Continue the film critique about Andy and Miranda Priestly, picking up after its final sentence.

-------- DOCUMENT EXTRACT --------

Andy, who ought to embody a form of critical consciousness ripened over time, appears instead as the perfectly successful figure of neoliberal adaptation: flexible, competent, mobile, and above all incapable of pulling away. Her "choice" is not a choice. It is a compatibility — at times rhetorical, at times pathetic…

A brief mention of Pluribus seems warranted, although here what occurs in a mainstream register is rendered in that series with both formal and thematic sophistication.

Miranda Priestly, for her part, is perhaps the most tragic character — though the film is careful not to say so. She is called upon to manage the survival of a publishing system that no longer has any reason to exist, but which must keep producing symbolic value in order to justify its own existence. She is no longer a figure of power: she is a keeper of ruins, and she has entirely lost the cutting, ruthless, rigorous edge that once defined her.
And yet, she keeps functioning. Because the system does not need meaning. It needs continuity.

The film insists obsessively on aesthetics — costumes, archives, labels — as though fashion could still be a space of cultural production. In reality, what we see is a pure circulation of signs. Clothes do not signify: they certify. They do not express identity: they replace it.

-------- INFORMATION SHOWN --------

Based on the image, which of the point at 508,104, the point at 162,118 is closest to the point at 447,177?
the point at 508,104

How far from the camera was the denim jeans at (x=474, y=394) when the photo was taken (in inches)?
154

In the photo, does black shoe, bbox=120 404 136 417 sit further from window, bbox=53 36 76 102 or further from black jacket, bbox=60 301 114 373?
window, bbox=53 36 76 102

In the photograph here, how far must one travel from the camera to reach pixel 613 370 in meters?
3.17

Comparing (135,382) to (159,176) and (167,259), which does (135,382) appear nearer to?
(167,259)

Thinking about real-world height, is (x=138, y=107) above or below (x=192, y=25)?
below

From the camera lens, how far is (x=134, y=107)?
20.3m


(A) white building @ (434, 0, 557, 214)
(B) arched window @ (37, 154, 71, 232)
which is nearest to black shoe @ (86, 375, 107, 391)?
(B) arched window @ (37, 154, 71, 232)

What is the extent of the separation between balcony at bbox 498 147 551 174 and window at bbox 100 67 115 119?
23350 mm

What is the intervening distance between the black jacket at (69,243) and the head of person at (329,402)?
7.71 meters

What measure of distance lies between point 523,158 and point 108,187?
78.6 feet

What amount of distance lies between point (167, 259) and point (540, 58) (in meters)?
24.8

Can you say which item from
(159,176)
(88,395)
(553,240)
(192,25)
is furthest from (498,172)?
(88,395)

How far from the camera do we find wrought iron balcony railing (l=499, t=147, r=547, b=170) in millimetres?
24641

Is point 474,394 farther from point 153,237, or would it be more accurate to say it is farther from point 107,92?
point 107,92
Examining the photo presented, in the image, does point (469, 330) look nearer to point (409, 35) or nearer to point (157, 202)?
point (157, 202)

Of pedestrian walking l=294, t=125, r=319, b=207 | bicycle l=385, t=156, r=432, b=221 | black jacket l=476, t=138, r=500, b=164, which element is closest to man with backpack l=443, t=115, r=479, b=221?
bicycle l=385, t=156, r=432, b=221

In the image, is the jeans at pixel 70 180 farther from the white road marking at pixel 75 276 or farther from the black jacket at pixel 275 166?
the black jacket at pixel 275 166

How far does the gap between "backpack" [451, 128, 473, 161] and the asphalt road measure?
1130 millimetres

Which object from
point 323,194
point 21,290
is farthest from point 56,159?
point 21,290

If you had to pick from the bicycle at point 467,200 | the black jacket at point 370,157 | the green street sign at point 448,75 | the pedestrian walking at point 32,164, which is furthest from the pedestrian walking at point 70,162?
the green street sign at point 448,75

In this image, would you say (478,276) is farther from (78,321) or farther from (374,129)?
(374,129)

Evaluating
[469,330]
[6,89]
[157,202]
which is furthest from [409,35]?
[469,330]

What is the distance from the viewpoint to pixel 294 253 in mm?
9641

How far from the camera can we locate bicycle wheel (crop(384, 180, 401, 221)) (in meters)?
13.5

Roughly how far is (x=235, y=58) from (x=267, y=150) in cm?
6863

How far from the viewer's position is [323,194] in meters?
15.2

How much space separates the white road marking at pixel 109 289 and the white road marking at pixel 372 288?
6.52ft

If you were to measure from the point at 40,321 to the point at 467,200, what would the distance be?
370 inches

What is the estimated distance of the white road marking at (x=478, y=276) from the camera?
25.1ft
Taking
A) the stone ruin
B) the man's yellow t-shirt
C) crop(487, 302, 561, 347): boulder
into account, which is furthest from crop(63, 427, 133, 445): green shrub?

--------

• **EXPECTED OUTPUT**
The diffuse presence of brands like Chanel, Prada, Dolce & Gabbana, and Armani does not build an imaginary: it builds an inventory, alongside cameos from Donatella Versace and Lady Gaga. A perfectly organized catalogue of what is left when fashion stops being a language and becomes an asset.
Milan, from this point of view, is the film's most interesting theoretical device. It is not a city. It is a replica.

The Last Supper reconstructed in a studio, runway shows assembled in a few days, villas converted into temporary locations: everything contributes to a single, precise sensation — reality has become a technical obstacle, to be sidestepped with a good set design.
It is the definitive triumph of simulation. And work, inside this simulation, loses every residue of concreteness.

The Runway offices — eight times larger than they used to be — do not amplify productivity, but visibility. Enormous spaces for bodies that must be constantly available, constantly reachable, constantly performing. One does not work: one is present.

The new generation of assistants, whom the film tries to portray as more autonomous, more assertive, more "aware," introduces only a minimal variation: they are no longer afraid. But not because they are free. Because they have internalized the system.
They do not endure work. They embody it.

And so the point is no longer whether the film works as a story. The point is that The Devil Wears Prada 2 works far too well as a symptom.
It is a film that desperately tries to be entertainment — bright, nostalgic, "joyous," as its own creators declare with a certain innocence — but ends up showing at least something far less reassuring: a world of work fully absorbed into economic logic, the inertia in the face of one's own replaceability, the stripping away of any critical distance.

There is no more conflict because there is no more boss. There is no more opposition because there is no more alternative.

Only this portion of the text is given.